» QUOTED PASSAGE
-- BEGIN --

Hick: The Trailblazing Journalist Who Captured Eleanor Roosevelt's Heart

Sarah Miller, author of Hanged!, pens an intriguing, engrossing young adult biography in Hick, about pioneering female journalist Lorena "Hick" Hickok. Miller, like her subject, "lure[s] readers in at the start and hold[s] them captive until the end" as she recounts Hick's life, her career, and her complex relationship with First Lady Eleanor Roosevelt.

Using a wealth of sources, including some 3,500 personal letters between Hick and Roosevelt, Miller details the trajectory of Hick's life, from a 14-year-old servant to "the first woman at the Associated Press whom editors 'trusted with straight news leads on big stories.'" Because Hick's editor "never hesitated to give her the best story that came along," the journalist was ushered into the world of the Roosevelts. Hick's assignment to cover the First Lady of New York as her husband campaigned for the White House became a deep friendship that blossomed into a love affair; their relationship withstood not only the test of time, but also the national spotlight.

-- END --

» REQUEST 1
Check each statement against the review and answer yes or no, quoting the deciding words. (a) The author drew on some 3,500 personal letters between Hick and Roosevelt. (b) Hick began as a 16-year-old servant. (c) Hick was assigned to cover the First Lady of New York.
The review and the listing are separate material.

» SUPPLIED DATA
-- BEGIN --

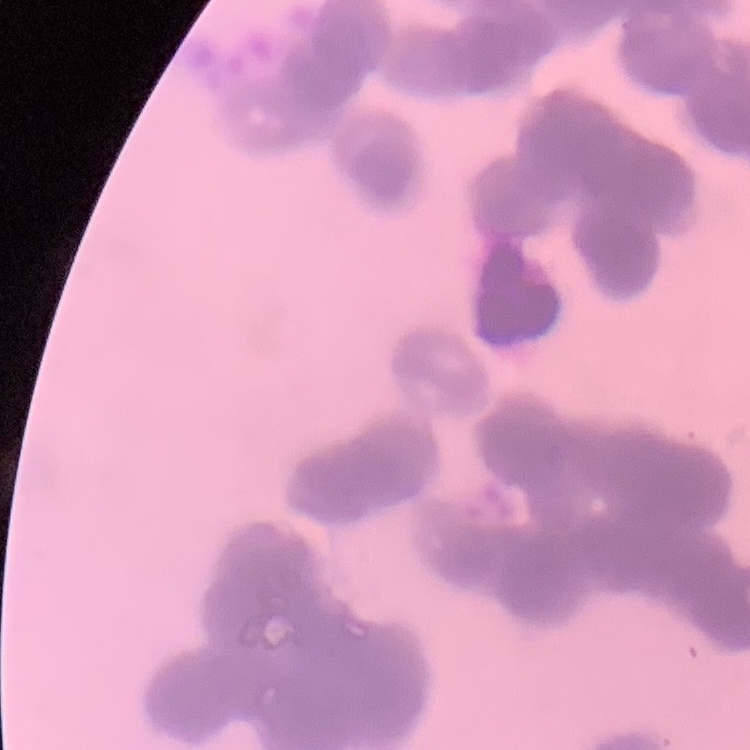

Summary:
  - Red blood cell morphology: rouleaux formation
  - Stain: Field's or Giemsa
  - Image type: square crop of a larger photomicrograph
  - Preparation: thin blood film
Name the parasite shown.
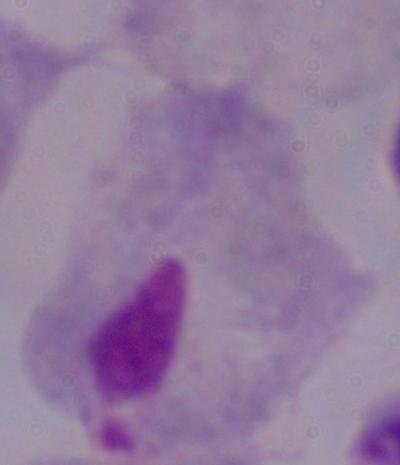

A trichomonad.

1000x magnification. Micrograph.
Classify this cell by malaria status.
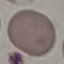
Uninfected.

{
  "preparation": "thin smear",
  "stain": "Giemsa",
  "image_type": "automatically extracted cell patch, resized to 64 × 64 pixels",
  "capture": "smartphone camera at the microscope eyepiece"
}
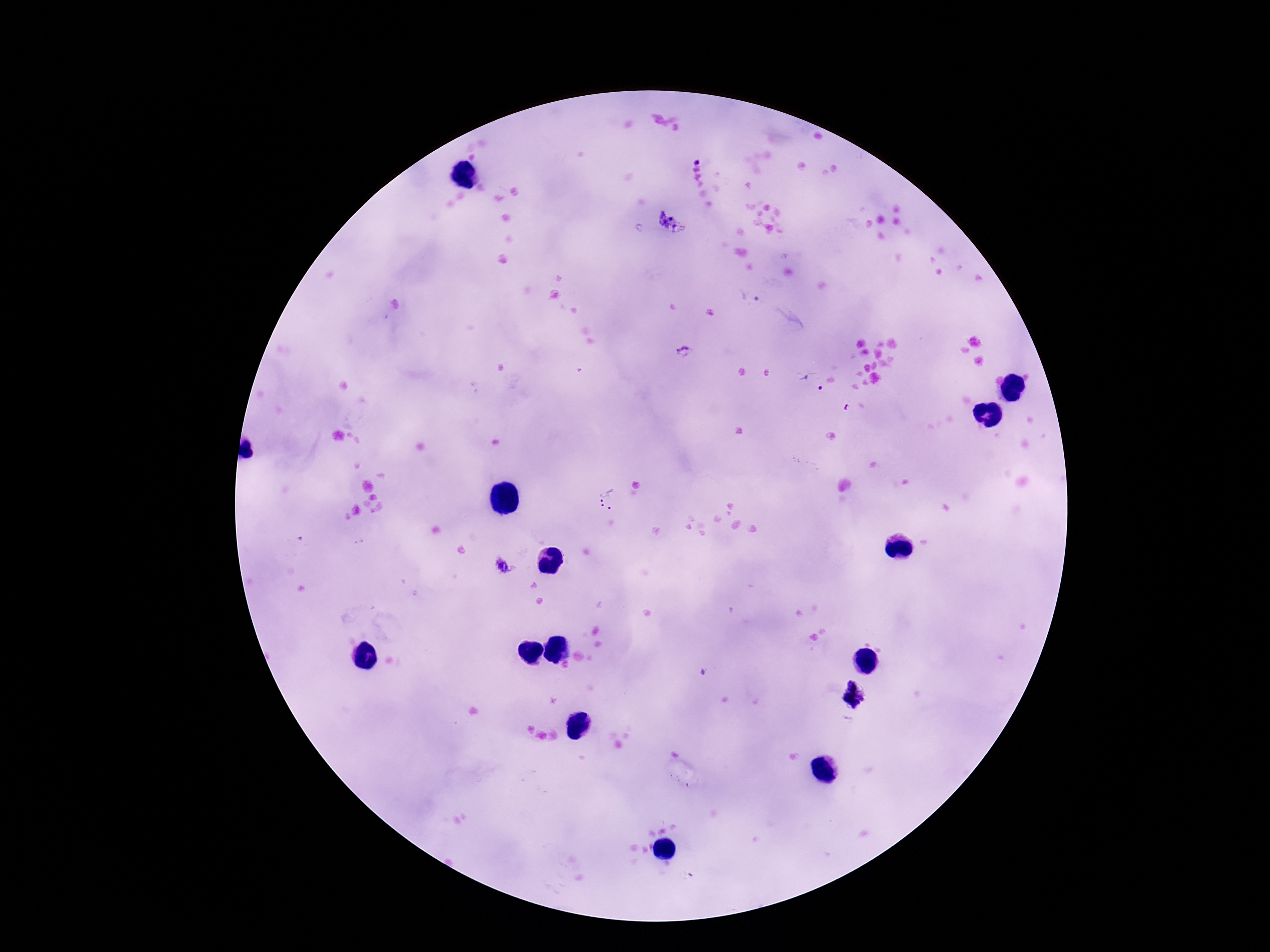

-- END --

» REQUEST 2
Lay out the listing from the line with "1000x magnification. Micrograph." through its last line as a Markdown table with the columns No. and Line. Omit blank lines and pictures.

» EXERCISE ANSWER 1
(a) Yes: "including some 3,500 personal letters between Hick and Roosevelt"
(b) No: "from a 14-year-old servant"
(c) Yes: "Hick's assignment to cover the First Lady of New York as her husband campaigned for the White House"

» EXERCISE ANSWER 2
| No. | Line |
|---|---|
| 1 | 1000x magnification. Micrograph. |
| 2 | Classify this cell by malaria status. |
| 3 | Uninfected. |
| 4 | { |
| 5 |   "preparation": "thin smear", |
| 6 |   "stain": "Giemsa", |
| 7 |   "image_type": "automatically extracted cell patch, resized to 64 × 64 pixels", |
| 8 |   "capture": "smartphone camera at the microscope eyepiece" |
| 9 | } |